> **Hedef**:
Galiyev'in Doğu sorununa yaklaşımını anlatan metni, son cümlesinden sonra kaldığı yerden devam ettirin.

Yeniden 1919 yılında yazdığı ünlü “Doğu Sorunu Üzerine Rapor”’ a bakalım; “….Başlıca hedefimiz dünya devrimi ateşini yakmak olmalıdır. Bu devrimci ateşi sadece Batı Avrupa işçileri aracılığıyla yakmanın olanaksız olduğunu görüyoruz, çünkü Batı Avrupa burjuvazisi, Batı Avrupa emperyalizmi sadece Batı Avrupa’nın değil, bütün yeryüzünün emperyalizmidir. Burada bir tek Batı Avrupa proleteryasının gücü yetmez, burada Doğu halklarının güçleri gerekir. Bizim Doğuya yaklaşımımız uluslararası sosyalist devrim sorunuyla ilgili soruna bu temel amaçla yaklaşımımızla belirlenmelidir..” Yine konu açıktır, Galiyev, doğu sorununa dünya devrimi bağlamında yaklaşmaktadır, sömürge meselelerinin bağlı olduğu alan zihnindeki yapıdır, bu da uluslarası devrimdir. Amaç Doğunun mazlum halklarını, Batı Avrupa proleteryası ile birlikte uluslararası sosyalist devrim için mücadeleye yöneltmektir. Bütün mantığı hayatının sonuna kadar bu yöndedir, Stalin’e karşı hayal kırıklığına uğradığı zamanlarda da fikri budur. Buradan İslamcı sosyalizm çıkmaz, Türkçülük çıkmaz. Aynı raporda “…Doğuya yönelik olarak, orada komünist partiler oluşturmak üzere kararlı bir politika izlemeliyiz….” diye devam etmiştir.

> **Kayıt Listesi**:
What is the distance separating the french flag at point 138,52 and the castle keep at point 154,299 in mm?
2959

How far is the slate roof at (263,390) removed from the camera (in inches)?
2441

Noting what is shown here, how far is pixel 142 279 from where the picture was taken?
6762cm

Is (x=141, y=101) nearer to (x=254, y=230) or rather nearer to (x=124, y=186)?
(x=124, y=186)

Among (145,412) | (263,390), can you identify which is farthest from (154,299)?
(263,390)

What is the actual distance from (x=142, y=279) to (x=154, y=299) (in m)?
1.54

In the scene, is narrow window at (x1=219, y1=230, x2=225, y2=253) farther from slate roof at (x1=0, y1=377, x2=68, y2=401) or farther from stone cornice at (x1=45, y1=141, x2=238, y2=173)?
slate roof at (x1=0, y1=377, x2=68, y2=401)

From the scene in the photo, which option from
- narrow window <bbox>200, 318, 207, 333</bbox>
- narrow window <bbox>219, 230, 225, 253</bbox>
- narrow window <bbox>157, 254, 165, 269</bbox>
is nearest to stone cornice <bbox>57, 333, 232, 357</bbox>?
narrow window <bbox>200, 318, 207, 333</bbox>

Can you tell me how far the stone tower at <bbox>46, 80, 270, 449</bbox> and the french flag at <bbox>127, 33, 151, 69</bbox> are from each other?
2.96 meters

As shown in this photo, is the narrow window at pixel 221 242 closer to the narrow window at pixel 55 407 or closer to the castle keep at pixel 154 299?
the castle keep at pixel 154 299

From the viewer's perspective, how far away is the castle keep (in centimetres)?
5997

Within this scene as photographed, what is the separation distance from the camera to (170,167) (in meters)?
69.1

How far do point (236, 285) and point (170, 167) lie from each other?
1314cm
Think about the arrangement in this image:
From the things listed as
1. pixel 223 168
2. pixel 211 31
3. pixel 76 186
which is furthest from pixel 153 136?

> **Yazılı Yanıt**:
Sorun, Kronstad isyanından sonra gerçekleşen Komünist partinin ünlü parti içi muhalefetin yasaklandığı onuncu kongreden sonra başladı, Lenin’in hastalığının ilerlemesi, dengenin azalması, özellikle Stalin ile Milli sorun üzerine ciddi ayrışmalar, farklı tezlerin savunulması Galiyev için olumsuz süreci başlattı. Ancak hemen belirtelim bu polemiklere bakıldığında Milliyetçi bir arayış yerine, Bolşevik modelde bir iç tartışma görülüyor.

Galiyev, büyük devlet şovenizmi görüntülerine dikkat edilmesi gerektiği, bunun yerel milliyetçilikleri güçlendireceğini, eski Rus düşmanlığının uyanacağını ifade ederek Stalin’in yaygınlaşan politikasına karşı çıkıyordu.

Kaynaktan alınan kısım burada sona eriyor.